II. Le rane chiedono il re.

Mentre Atene fioriva per le giuste leggi,

la sfacciata libertà confuse la cittadinanza,

e sciolse l’antico freno con la licenziosità.

Qui, alleatisi pezzi di partiti,

il tiranno Pisistrato occupa il palazzo.

Mentre gli Attici piangevano la triste schiavitù,

non perchè lui (era) crudele, ma perchè grave

(era) tutto il peso per i non abituati, ed avendo cominciato

a lamentarsi, Esopo raccontò allora tale favoletta.

“Le rane, vagando in libere paludi,
con gran clamore chiesero a giove un re,

che con forza frenasse i costumi dissoluti.

Il padre degli die rise e ad esse diese

Un piccolo travicello, che inviato subito col moto

Ed il suono dello stagno atterrì il pauroso popolo.
Giacendo questo a lungo immerso dalla melma,

per caso una tacitamente alza la testa dallo stagno,

ed, esplorato il re, richiama tutte.

Esse, deposto il timore a gara accorrono a nuoto,

e la tuba petulante salta sopra il legno.

Ed avendolo sporcato con ogni oltraggio,

spedirono a Giove (alcune)  a chiedere un altro re.
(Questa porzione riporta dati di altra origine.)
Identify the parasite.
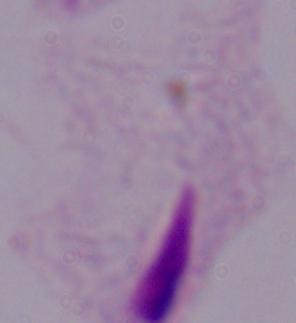
A trichomonad.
poichè era inutile quello che era stato dato.

Allora mandò ad esse un serpente, che con dente crudele

cominciò ad afferrarle una par una. Invano inerti

sfuggono la carneficina; la paura blocca la voce.

Furtivamente dunque danno incarichi a Mercurio per Giove,

che soccorra le afflitte. Allora il Tonante in risposta
“Poichè non voleste portare il vostro bene, disse,

sopportate il male“. Voi pure, cittadini, aggiunse,

tenete questo male, perchè non (ne) venga uno maggiore.